Al via, in un clima sempre più teso, gli eventi preparatori al Tbilisi Pride, che sarà la prima marcia dell’orgoglio Lgbti nella storia della Georgia.
Ma a fronte delle minacce crescenti da parte di gruppi estremisti e della potente Chiesa apostolica autocefala ortodossa georgiana, concretatesi anche in scontri e aggressioni, il Governo ha invitato gli organizzatori a cancellare la parata, adducendo come motivo di non poter garantire l’ordine pubblico. Cosa, questa, che ha suscitato lo sdegno del Dipartimento di Stato Usa ma soprattutto di componenti dell’associazionismo internazionale, a partire da All Out che, in collaborazione con l’European Pride Organisers Association (Epoa), ha lanciato una petizione online. Petizione che, indirizzata al primo ministro Mamuka Bakhtadze e al ministro degli Interni Giorgi Gakharia, è finalizzata a garantire la sicurezza del Tbilisi Pride.
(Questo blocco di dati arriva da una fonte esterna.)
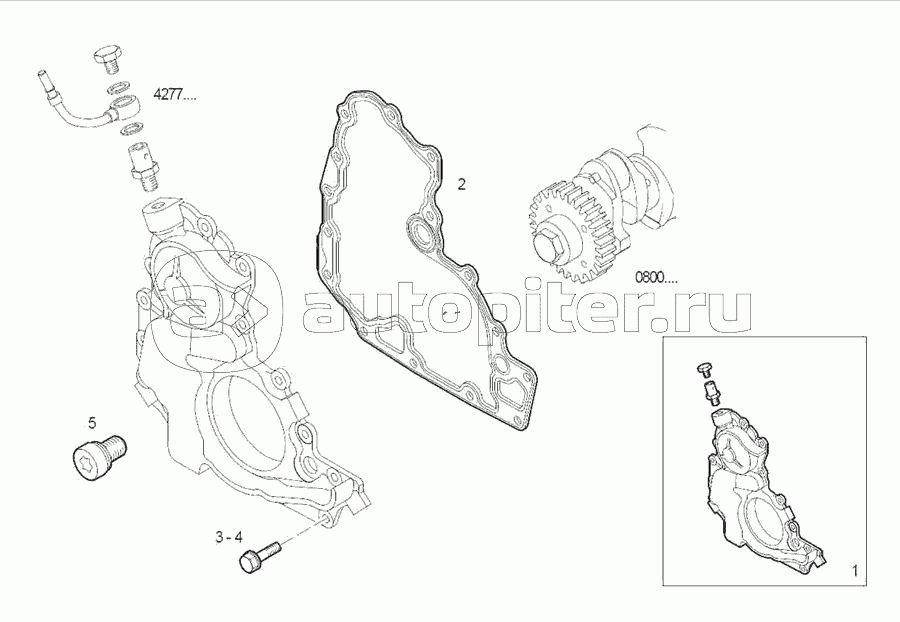 4277....

2

0800....

autopiter.ru

5

3 - 4

1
A consegnare le firme sarà Yuri Guaiana, presidente di Certi Diritti e senior campaign manager di All Out, in Georgia da ieri. Paese, questo, dove, nonostante l’approvazione nel 2014 di leggi antidiscriminatorie basate sull’orientamento sessuale e l’identità di genere nel tentativo d’avvicinamento all’Unione europea, l’omotransfobia è profondamente radicata.
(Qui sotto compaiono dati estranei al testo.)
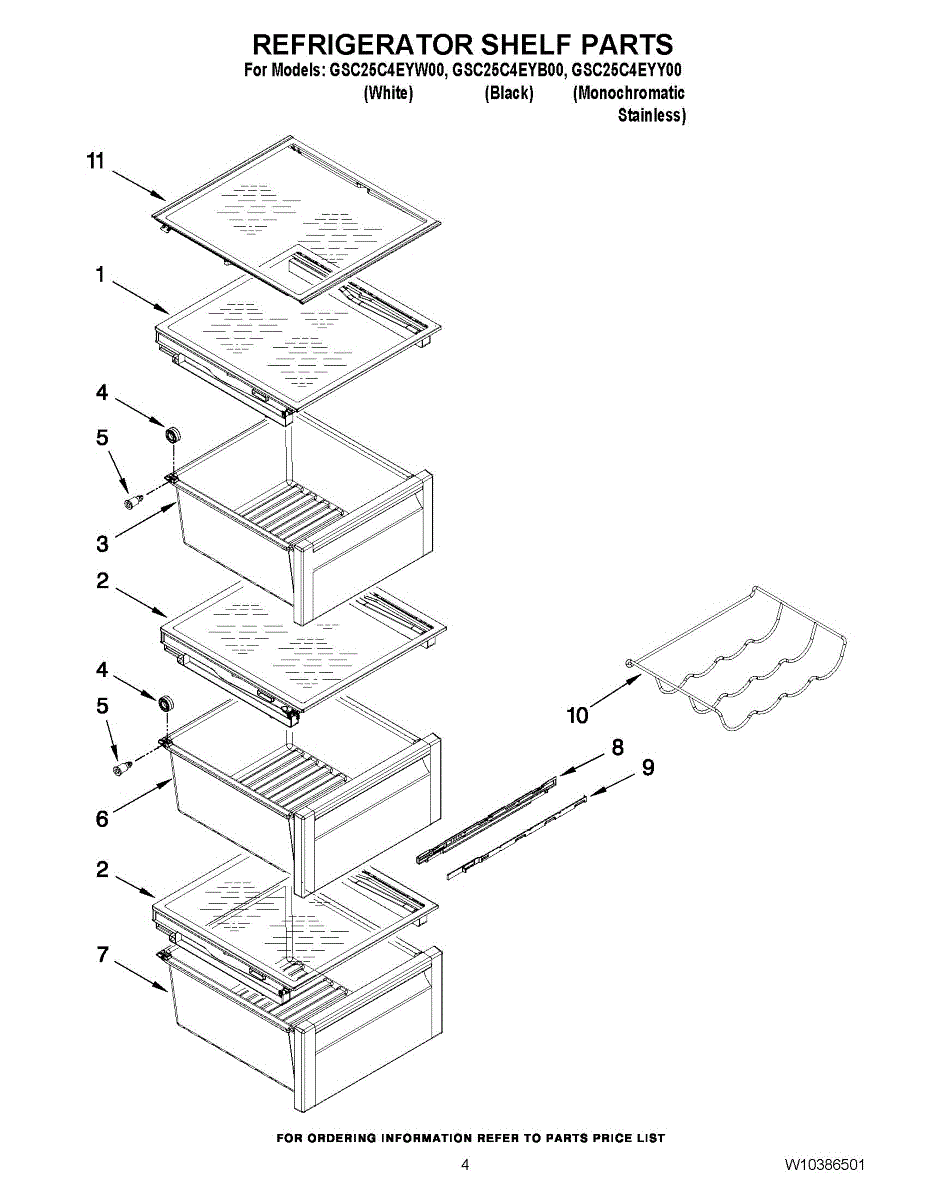 REFRIGERATOR SHELF PARTS
For Models: GSC25C4EYW00, GSC25C4EYB00, GSC25C4EYY00
(White) (Black) (Monochromatic Stainless)

11
1
4
5
3
2
4
5
6
2
7
10
8
9

FOR ORDERING INFORMATION REFER TO PARTS PRICE LIST

4

W10386501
Le ultime più forti reazioni al Tbilisi Pride si sono verificate venerdì e domenica.
Il 14 giugno il Patriarcato ortodosso georgiano ha dichiarato che il Pride è una provocazione inaccettabile volta a promuovere “il peccato di Sodoma” e ha esortato il Governo a vietarlo. Alcune ore dopo una dozzina di attivisti, mentre si avvicinava alla Cancelleria di Stato per denunciare la mancanza di sostegno e protezione governativa, è stata accerchiata da un gruppo d’estrema destra, che ha iniziato a lanciare uova e a intonare cori omofobi. Contemporaneamente alcuni preti ortodossi, sfilando processionalmente con croci e icone, gridavano: “Se gli omosessuali non si pentiranno, andranno tutti all’inferno”.
L’intervento della polizia ha portato all’arresto di otto contromanifestanti per violazioni minori. A capo d’essi il milionario Levan Vasadze, che, legato commercialmente alla Russia e noto per il suo anti-occidentalismo, è divenuto il volto del movimento georgiano anti-Lgbt+.
Domenica 16 giugno, indossando un costume nazionale bianco e brandendo una croce, Vasadze ha invitato in un parco di Tbilisi a formare un cordone di vigilanza per fermare il Pride. Tenendo poi in mano una cintura, ha urlato che sarebbe stata utilizzata per legare i manifestanti Lgbti. Ha quindi aggiunto: «Fra di noi c’è parecchia gente con esperienza militare, atleti famosi, giocatori di rugby, lottatori. Se la propaganda della perversione tenta in qualche modo di manifestare, sfonderemo qualsiasi cordone di polizia».
Per tutta risposta, lunedì, il primo ministro Mamuka Bakhtadze ha negato che le persone omosessuali siano discriminate in Georgia, dicendo in conferenza stampa che le questioni Lgbti sono unicamente sollevate per alimentare le tensioni.
Nessun passo indietro da parte degli attivisti. Ieri sera Tamaz Sozashvili, componente di Equality Moviment e co-organizzatore del Tbilisi Pride, ha dichiarato: «Il Governo ha ancora il tempo di prendere misure per evitare lo scontro».